CDC confirms first human case of bird flu
The Centers for Disease Control and Prevention has confirmed that a Colorado inmate tested positive for the highly contagious avian influenza A virus. The man had direct exposure to poultry and participated in the slaughter of suspected poultry infected with H5N1 avian influenza. This is the first recorded case.
The person, who is being held at a state correctional facility in Colorado’s Delta County, worked with poultry on a commercial farm in Montrose County as part of a pre-release employment program where participants have the opportunity to work for private employers and be paid a prevailing wage. The affected herd was euthanized and disposed of under the direction of the United States Department of Agriculture and the Colorado Department of Agriculture. All members of the response team, including other inmates, were issued personal protective equipment while working on the farm.
The adult man, believed to be under 40, is largely asymptomatic, reporting only fatigue. The patient is isolated and treated with oseltamivir, an antiviral flu drug. Although it is possible that the detection of H5 avian influenza in this sample was the result of surface contamination of the nasal membrane, this cannot be determined at this time and the positive test result meets the criteria for an H5 case. The appropriate public health response at this time is to assume it is an infection and take steps to contain and treat it.
The USDA confirmed the first case of highly pathogenic avian influenza (abbreviated as HPAI) in wild birds in South Carolina last January. A month later, the USDA announced the presence of HPAI in a commercial flock of turkeys in Dubois County, Indiana – the first commercial poultry case since 2020. Since then, the virus has been confirmed in 29 states, affecting more than 33 million domestic birds.

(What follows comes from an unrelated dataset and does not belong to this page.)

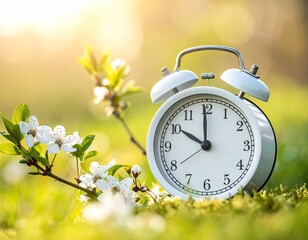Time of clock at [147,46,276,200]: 9:59
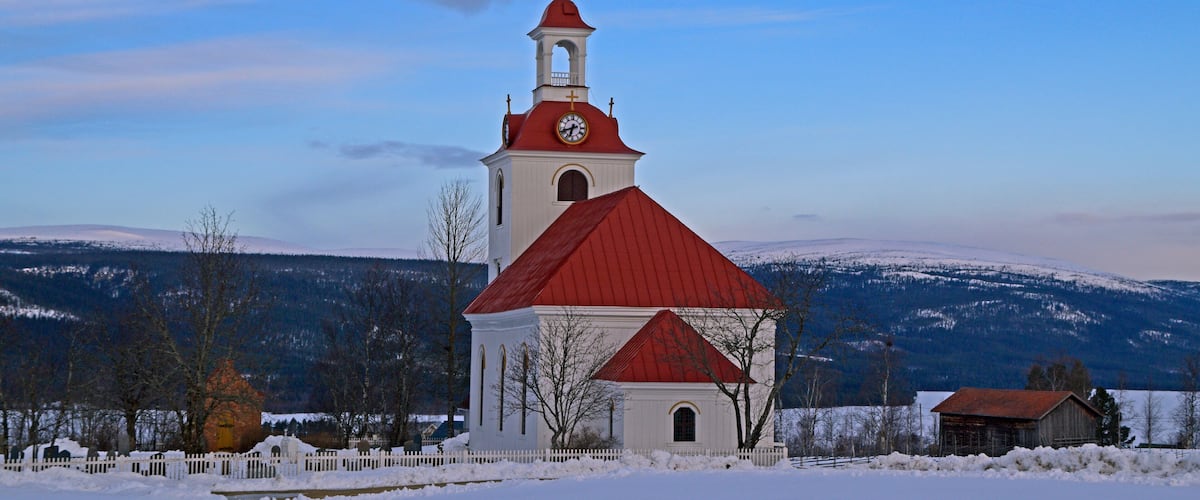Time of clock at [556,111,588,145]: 6:41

This case does not change the human risk assessment for the general public, which the CDC considers low. However, for those working in agriculture, especially people with occupational or recreational exposures to infected birds, who are at higher risk of infection, should take appropriate precautions outlined in CDC guidelines.
The CDC has been monitoring illness in people exposed to birds infected with the H5N1 virus since these outbreaks were detected in wild birds and poultry in the United States in late 2021 and through 2022. To date, H5N1 viruses have been found in US commercial and backyard birds in 29 states. and in wild birds in 34 states. The CDC has tracked the health of more than 2,500 people exposed to birds infected with the H5N1 virus and this is the only case that has been found so far. Others involved in the culling operation in Colorado have tested negative for H5 virus infection, but are being retested out of an abundance of caution.
This is the second human case associated with this specific group of currently predominant H5 viruses, and the first case in the United States. The first case internationally occurred in December 2021 in the UK in a person who had no symptoms and kept birds infected with the H5N1 virus. Over 880 human infections with earlier H5N1 viruses have been reported since 2003 worldwide, however, the predominant H5N1 viruses currently circulating among birds globally are different from earlier H5N1 viruses.
Infected birds excrete the H5N1 virus in their saliva, mucous membranes and feces. H5N1 virus infections in people are rare; however, human infections can occur when enough virus enters a person’s eyes, nose, or mouth, or is inhaled. People who have close or prolonged unprotected contact (not wearing respiratory or eye protection) with infected birds or places that sick birds or their mucous membranes, saliva or feces have touched may be at greater risk of infection by the H5N1 virus. In people with avian influenza virus infections, illnesses range from mild (eg, eye infection, upper respiratory tract symptoms) to severe illness (eg, pneumonia) that can lead to dead.